Data supplied
>>>>>
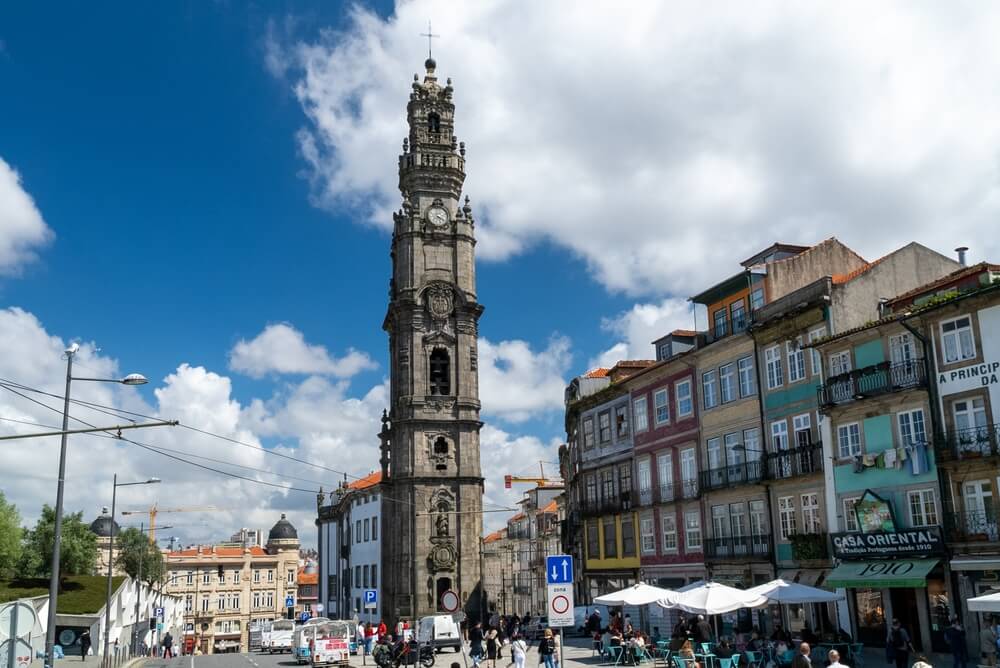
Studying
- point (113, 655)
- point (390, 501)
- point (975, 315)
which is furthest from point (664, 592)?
point (390, 501)

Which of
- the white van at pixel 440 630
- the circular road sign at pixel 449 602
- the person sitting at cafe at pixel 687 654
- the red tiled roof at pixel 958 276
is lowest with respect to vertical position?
the white van at pixel 440 630

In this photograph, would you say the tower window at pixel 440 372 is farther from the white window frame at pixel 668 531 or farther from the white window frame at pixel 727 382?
the white window frame at pixel 727 382

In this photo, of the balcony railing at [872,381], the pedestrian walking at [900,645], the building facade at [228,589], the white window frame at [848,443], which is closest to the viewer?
the pedestrian walking at [900,645]

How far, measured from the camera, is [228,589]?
126m

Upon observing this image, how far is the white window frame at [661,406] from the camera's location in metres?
42.8

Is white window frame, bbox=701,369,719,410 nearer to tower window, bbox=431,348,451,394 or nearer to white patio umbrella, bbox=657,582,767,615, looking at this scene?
white patio umbrella, bbox=657,582,767,615

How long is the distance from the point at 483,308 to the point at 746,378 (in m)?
30.9

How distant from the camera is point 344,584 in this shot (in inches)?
3248

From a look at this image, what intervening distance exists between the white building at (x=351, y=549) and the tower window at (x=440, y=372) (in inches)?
352

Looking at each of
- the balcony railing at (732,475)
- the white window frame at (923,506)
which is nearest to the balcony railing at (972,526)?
the white window frame at (923,506)

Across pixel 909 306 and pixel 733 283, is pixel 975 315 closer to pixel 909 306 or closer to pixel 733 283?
pixel 909 306

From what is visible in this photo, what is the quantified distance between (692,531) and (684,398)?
5621mm

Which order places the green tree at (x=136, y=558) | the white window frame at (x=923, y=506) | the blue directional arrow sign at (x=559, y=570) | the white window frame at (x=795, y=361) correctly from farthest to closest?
the green tree at (x=136, y=558) → the white window frame at (x=795, y=361) → the white window frame at (x=923, y=506) → the blue directional arrow sign at (x=559, y=570)

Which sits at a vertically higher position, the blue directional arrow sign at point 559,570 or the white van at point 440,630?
the blue directional arrow sign at point 559,570
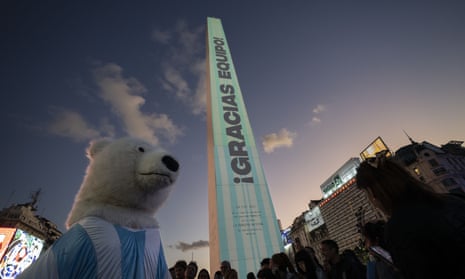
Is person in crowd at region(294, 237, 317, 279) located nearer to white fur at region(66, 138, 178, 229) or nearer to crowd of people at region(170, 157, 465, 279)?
crowd of people at region(170, 157, 465, 279)

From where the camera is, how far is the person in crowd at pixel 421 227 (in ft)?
2.55

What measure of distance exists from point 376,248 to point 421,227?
3.01ft

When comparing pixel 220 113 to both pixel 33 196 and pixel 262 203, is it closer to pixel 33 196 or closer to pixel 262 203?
pixel 262 203

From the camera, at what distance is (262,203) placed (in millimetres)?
7434

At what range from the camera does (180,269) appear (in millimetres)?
3377

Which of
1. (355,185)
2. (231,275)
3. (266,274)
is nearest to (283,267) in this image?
(266,274)

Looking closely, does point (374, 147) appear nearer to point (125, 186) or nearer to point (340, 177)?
point (340, 177)

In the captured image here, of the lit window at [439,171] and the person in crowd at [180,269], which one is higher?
the lit window at [439,171]

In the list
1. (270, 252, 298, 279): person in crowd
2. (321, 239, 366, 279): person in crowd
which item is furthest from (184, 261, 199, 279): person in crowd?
(321, 239, 366, 279): person in crowd

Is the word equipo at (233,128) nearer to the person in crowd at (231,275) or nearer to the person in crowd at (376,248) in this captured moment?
the person in crowd at (231,275)

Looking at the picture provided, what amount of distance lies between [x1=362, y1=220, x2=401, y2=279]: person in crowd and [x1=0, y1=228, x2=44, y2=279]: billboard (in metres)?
18.7

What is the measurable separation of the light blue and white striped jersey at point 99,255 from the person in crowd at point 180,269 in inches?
107

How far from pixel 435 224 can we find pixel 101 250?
54.7 inches

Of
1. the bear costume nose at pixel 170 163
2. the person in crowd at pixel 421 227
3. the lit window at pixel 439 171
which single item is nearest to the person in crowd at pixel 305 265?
<<<<<
Problem details
Could you reproduce, word for word, the lines above between the one holding "How distant from" and the one holding "the green tree at (x=136, y=558) →", inclusive?

Solved problem
How distant from the camera is point 344,584 in this shot (in inches)?
3248

From a look at this image, what intervening distance exists between the white building at (x=351, y=549) and the tower window at (x=440, y=372) (in inches)?
352

Looking at each of
- the balcony railing at (732,475)
- the white window frame at (923,506)
which is nearest to the balcony railing at (972,526)?
the white window frame at (923,506)

Across pixel 909 306 and pixel 733 283, is pixel 975 315 closer to pixel 909 306 or closer to pixel 733 283?
pixel 909 306

From what is visible in this photo, what is the quantified distance between (692,531) and (684,398)?
5621mm

Which order places the green tree at (x=136, y=558) | the white window frame at (x=923, y=506) | the blue directional arrow sign at (x=559, y=570) | the white window frame at (x=795, y=361) correctly from farthest to closest?
the green tree at (x=136, y=558) → the white window frame at (x=795, y=361) → the white window frame at (x=923, y=506) → the blue directional arrow sign at (x=559, y=570)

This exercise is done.